London's blue chip index ended the day up 1.09% or 80.78 points at 7502.21 points.

It outperformed its European peers, with the French Cac 40 and German Dax ending the day up 0.5% and 0.6%, respectively.

Brent crude prices rose 0.2% to around 74.85 US dollars per barrel as investors continued to fret over tensions in the Middle East.

David Madden, a market analyst at CMC Markets, said: "There is talk President (Trump) will introduce sanctions against Iran, and that decision might be made next month.

"The oil market isn't too far away from multi-year highs given that Iran could be in line for financial punishment, some traders don't want to get caught short."

In UK stocks, RBS shares fell 4p to 268.4p, making it the worst performer on the FTSE 100 despite reporting a 206% rise in first-quarter profit to £792 million.

Investors were still nervous about a looming multibillion-dollar settlement with the US Department of Justice over claims that it mis-sold mortgage-backed securities in the run-up to the financial crisis.

Travis Perkins dropped 15p to 1,270p on news that the Wickes DIY chain owner suffered a 1.9% dip in general merchanting sales, which it blamed on weak consumer sentiment and weakness in the UK DIY market.

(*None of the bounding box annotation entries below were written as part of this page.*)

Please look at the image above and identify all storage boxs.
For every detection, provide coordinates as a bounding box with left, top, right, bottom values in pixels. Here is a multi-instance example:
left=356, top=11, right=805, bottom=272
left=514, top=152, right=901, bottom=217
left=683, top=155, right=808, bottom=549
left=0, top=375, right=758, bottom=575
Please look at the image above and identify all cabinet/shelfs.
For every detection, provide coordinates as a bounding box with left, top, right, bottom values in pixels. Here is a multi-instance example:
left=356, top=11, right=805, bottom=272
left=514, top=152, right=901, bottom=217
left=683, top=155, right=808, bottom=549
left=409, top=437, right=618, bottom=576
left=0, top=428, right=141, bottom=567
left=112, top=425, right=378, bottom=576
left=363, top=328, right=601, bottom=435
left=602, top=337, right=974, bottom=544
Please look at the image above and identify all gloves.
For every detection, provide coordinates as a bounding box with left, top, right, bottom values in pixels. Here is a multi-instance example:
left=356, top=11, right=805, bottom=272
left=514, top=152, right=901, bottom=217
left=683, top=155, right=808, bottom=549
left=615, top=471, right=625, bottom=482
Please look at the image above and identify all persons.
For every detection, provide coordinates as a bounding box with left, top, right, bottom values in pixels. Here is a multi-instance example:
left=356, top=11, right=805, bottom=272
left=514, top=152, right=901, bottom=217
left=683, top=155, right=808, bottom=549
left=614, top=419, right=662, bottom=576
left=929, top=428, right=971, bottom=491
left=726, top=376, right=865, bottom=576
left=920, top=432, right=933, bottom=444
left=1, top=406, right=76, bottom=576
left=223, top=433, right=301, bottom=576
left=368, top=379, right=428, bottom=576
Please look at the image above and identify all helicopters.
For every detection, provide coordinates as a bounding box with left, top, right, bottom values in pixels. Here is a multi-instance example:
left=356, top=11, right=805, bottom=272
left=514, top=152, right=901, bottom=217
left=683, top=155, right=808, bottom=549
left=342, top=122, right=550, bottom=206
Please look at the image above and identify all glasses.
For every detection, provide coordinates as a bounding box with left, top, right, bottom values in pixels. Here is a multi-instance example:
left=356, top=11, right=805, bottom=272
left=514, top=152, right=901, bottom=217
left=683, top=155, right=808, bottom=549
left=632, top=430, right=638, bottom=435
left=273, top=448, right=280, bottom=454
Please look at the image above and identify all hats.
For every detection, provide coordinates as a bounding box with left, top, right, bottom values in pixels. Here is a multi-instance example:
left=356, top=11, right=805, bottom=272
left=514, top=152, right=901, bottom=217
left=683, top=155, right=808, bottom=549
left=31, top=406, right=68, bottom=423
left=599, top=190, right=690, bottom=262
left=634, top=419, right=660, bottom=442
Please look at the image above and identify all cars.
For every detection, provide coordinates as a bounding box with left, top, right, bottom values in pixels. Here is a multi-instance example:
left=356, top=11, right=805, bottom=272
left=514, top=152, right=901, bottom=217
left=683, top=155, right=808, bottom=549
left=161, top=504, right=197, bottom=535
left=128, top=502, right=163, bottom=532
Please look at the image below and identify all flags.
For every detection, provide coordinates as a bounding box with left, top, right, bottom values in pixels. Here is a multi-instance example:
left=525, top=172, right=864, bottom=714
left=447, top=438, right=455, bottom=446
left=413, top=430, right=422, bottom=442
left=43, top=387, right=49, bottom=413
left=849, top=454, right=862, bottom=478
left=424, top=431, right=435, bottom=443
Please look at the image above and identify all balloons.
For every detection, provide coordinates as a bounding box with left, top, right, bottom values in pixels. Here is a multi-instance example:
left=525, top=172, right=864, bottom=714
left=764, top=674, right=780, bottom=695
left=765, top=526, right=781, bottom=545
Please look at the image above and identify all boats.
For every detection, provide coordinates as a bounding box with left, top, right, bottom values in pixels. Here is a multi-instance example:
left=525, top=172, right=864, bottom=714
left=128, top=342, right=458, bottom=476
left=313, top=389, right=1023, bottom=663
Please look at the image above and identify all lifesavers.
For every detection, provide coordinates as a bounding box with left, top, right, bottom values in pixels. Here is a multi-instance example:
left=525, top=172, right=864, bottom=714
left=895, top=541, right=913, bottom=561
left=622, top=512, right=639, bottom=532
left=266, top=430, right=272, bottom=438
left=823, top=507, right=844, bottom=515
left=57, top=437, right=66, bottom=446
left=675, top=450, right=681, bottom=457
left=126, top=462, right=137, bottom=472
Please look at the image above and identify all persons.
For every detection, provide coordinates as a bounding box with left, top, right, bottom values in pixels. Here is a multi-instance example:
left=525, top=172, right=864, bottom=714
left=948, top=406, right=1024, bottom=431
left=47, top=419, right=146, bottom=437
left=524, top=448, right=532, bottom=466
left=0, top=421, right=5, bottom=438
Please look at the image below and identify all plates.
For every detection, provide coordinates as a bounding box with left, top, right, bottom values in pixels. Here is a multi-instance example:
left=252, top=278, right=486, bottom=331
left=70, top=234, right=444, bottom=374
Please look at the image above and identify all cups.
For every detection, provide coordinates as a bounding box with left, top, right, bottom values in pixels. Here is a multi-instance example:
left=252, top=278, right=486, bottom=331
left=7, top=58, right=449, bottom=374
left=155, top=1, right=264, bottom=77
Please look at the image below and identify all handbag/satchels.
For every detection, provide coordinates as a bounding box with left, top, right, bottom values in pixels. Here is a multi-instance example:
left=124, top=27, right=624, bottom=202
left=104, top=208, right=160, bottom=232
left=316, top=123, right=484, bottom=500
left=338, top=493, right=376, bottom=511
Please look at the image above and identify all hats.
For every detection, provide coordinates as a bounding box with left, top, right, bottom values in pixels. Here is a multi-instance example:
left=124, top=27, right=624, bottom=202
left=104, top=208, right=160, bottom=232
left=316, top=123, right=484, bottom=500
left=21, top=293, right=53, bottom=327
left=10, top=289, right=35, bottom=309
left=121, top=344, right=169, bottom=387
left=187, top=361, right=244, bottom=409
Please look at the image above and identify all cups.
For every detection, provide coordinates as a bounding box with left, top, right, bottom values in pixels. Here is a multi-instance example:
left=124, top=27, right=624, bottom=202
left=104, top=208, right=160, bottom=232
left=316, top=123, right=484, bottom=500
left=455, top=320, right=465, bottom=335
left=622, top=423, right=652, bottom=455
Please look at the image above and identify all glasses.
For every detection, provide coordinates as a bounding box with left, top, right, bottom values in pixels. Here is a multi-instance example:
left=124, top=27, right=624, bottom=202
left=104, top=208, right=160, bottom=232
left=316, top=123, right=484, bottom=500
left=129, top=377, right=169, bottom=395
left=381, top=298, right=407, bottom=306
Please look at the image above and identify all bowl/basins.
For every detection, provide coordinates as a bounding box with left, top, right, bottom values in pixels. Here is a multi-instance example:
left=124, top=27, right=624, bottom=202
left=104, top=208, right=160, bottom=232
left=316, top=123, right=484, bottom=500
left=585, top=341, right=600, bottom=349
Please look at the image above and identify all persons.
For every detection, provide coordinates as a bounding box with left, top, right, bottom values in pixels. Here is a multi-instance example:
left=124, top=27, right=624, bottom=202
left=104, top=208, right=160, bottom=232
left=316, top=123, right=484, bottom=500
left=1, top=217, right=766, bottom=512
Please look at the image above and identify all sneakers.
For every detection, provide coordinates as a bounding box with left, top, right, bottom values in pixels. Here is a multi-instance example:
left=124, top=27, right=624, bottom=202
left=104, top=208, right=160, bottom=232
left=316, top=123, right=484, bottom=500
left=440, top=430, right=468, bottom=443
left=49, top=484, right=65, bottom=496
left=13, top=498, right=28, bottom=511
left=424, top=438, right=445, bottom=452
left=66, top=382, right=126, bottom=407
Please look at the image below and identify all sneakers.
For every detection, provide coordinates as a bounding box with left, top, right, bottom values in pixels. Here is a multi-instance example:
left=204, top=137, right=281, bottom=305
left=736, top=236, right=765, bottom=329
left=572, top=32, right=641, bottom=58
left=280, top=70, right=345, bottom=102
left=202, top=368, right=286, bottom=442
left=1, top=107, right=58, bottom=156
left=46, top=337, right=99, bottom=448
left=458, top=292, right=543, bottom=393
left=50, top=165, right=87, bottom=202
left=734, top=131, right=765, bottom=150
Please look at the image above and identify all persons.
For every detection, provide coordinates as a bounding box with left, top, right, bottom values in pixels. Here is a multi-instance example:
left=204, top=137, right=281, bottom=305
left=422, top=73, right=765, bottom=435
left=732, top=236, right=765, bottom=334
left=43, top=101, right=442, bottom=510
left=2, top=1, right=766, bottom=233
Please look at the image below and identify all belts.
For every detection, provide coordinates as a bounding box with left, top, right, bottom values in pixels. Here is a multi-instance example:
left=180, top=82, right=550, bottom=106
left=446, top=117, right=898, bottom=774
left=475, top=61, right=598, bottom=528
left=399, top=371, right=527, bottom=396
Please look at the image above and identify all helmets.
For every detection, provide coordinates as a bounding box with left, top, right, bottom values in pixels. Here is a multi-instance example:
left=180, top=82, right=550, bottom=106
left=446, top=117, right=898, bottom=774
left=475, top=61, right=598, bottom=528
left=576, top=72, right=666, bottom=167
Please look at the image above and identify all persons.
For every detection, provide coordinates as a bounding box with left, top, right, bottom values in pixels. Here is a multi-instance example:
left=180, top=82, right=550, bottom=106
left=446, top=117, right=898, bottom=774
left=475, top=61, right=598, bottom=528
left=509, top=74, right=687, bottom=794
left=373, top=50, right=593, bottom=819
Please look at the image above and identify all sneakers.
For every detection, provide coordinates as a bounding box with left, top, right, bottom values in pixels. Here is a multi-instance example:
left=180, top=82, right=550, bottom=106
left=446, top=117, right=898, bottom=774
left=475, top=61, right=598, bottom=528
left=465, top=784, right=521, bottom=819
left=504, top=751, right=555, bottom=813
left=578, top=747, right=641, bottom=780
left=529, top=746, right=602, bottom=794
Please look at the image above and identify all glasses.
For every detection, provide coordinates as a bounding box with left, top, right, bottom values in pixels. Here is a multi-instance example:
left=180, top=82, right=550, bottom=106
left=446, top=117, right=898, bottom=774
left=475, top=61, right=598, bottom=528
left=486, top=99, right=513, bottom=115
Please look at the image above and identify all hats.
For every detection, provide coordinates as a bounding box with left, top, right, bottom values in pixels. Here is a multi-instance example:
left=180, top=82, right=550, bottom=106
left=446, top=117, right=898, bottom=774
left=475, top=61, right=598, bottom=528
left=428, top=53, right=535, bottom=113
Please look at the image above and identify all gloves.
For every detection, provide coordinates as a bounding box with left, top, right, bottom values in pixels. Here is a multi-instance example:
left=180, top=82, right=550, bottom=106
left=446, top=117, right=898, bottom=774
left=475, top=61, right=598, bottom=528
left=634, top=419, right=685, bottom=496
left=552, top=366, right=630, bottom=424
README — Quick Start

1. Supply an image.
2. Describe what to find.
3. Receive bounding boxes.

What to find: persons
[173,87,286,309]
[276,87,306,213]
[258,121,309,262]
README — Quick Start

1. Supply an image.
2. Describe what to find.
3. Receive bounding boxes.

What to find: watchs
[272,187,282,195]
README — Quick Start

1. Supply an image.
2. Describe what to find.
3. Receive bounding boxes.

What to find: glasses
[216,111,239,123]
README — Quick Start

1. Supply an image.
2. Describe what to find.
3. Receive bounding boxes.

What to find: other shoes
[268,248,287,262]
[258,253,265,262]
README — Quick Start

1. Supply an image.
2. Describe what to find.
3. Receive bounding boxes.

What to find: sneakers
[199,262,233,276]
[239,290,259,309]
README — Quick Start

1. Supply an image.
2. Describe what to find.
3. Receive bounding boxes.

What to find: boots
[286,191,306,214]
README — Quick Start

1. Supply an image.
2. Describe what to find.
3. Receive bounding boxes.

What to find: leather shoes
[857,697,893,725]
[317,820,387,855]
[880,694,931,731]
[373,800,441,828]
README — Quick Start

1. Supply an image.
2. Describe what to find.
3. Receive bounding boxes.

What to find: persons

Shares in Merlin Entertainments jumped 16.3p to 363p after reporting that overall trading at its London division was in line with expectations, though the division was still being impacted by the wave of terror attacks last year.

The biggest risers on the FTSE 100 were DCC up 250p at 7,000p, Rentokil Initial up 9.5p at 306.5p, Burberry Group up 54p at 1,822p, and Scottish Mortgage Investment Trust up 13.6p at 474.6p.

The biggest fallers on the FTSE 100 were Royal Bank of Scotland down 4p at 268.4p, Next down 34p at 5,230p, Vodafone Group down 1.25p at 210.55p, and Croda International down 26p at 4,500p.